Highlights:
- Employment rose 10k in September as massive swings in full-time (+112k) and part-time (-102k) largely offset one another.
- The unemployment rate held steady at 6.2%. Aside from a two-year period prior to the 2008-09 recession, when the economy was running beyond full capacity, unemployment hasn’t been this low in decades.
- Wage growth picked up to 2.2%, the highest pace in more than a year, from a low of 0.5% in April. September’s increase was in goods-producing jobs, led by an gain in construction sector employment.
- Services employment was flat as a jump in education services, likely reflecting shifting hiring patterns for teachers, was offset by a pullback in culture and recreation employment.
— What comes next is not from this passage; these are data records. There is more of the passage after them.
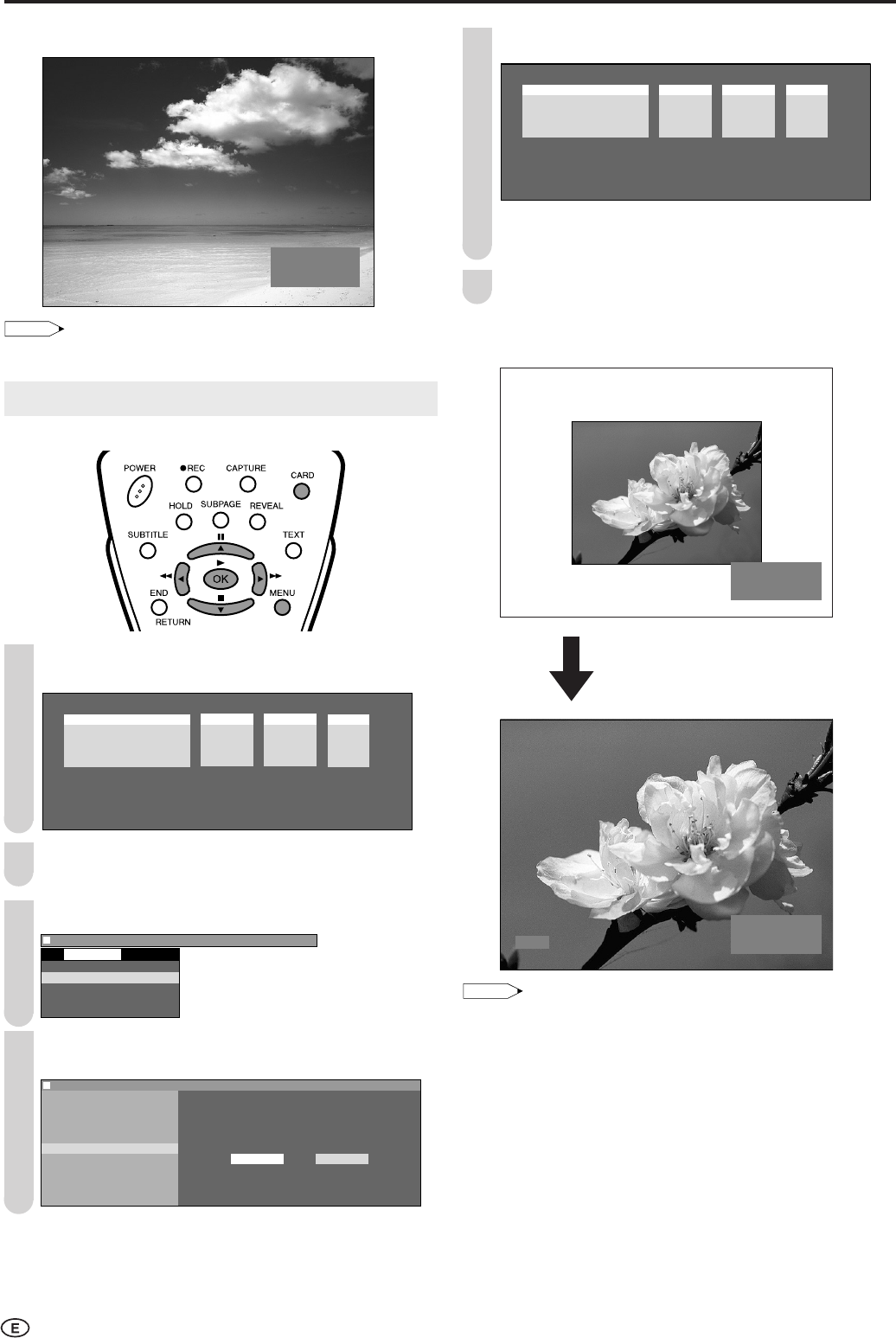 POWER
●REC
CAPTURE
CARD
HOLD
SUBPAGE
REVEAL
SUBTITLE
TEXT
OK
END
MENU
RETURN

E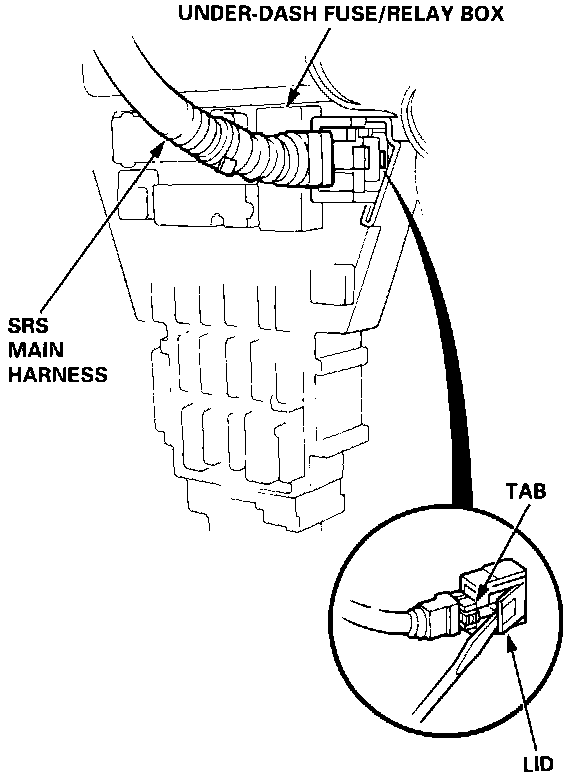 UNDER-DASH FUSE/RELAY BOX

SRS MAIN HARNESS

TAB

LID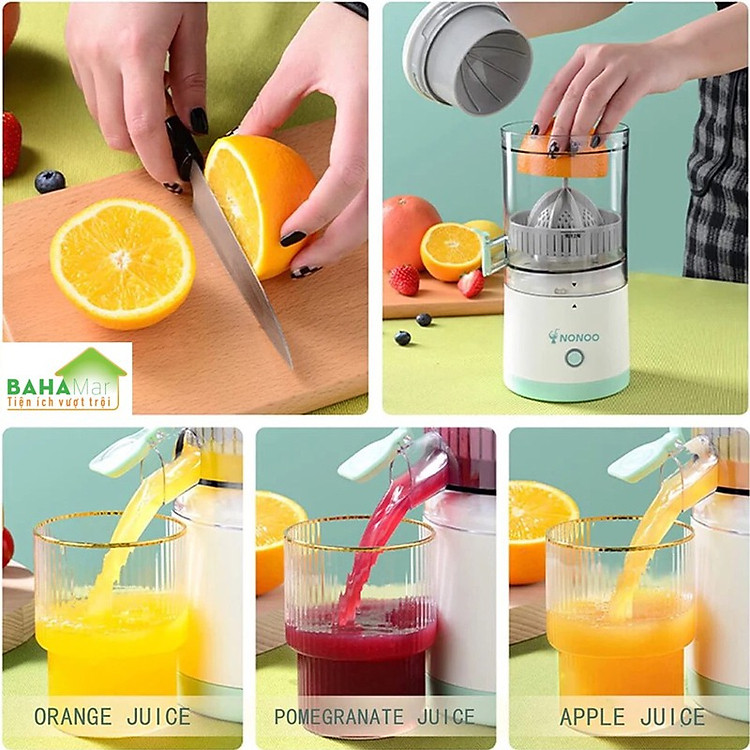 BAHAMar
Tiện ích vượt trội

NONOO

ORANGE JUICE

POMEGRANATE JUICE

APPLE JUICE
- A more moderate pace of job growth in Q3 – with average monthly gains of 14k compared with 31k over the first half of the year – is consistent with our forecast that GDP growth shifted down to a still above trend 2.5% annualized rate in the quarter.
Our Take:
Canada posted a tenth consecutive job gain in September, extending the best streak in nearly a decade. But the bigger story in today’s employment report is that wages are finally starting to pick up after a period of puzzlingly slow growth. Average hourly wages were up 2.2% from a year ago, largely due to acceleration in the last few months. It appears tight labour market conditions, including a near-decade-low unemployment rate and limited ‘hidden’ slack, are finally having an effect. Faster wage growth, which should eventually feed through to higher prices, supports the Bank of Canada’s expectation that inflation will return to its 2% target over the next year. After a more dovish speech by Governor Poloz last week trimmed the odds of another rate hike this year, we think today’s report supports our forecast that the overnight rate will be raised once more in 2017.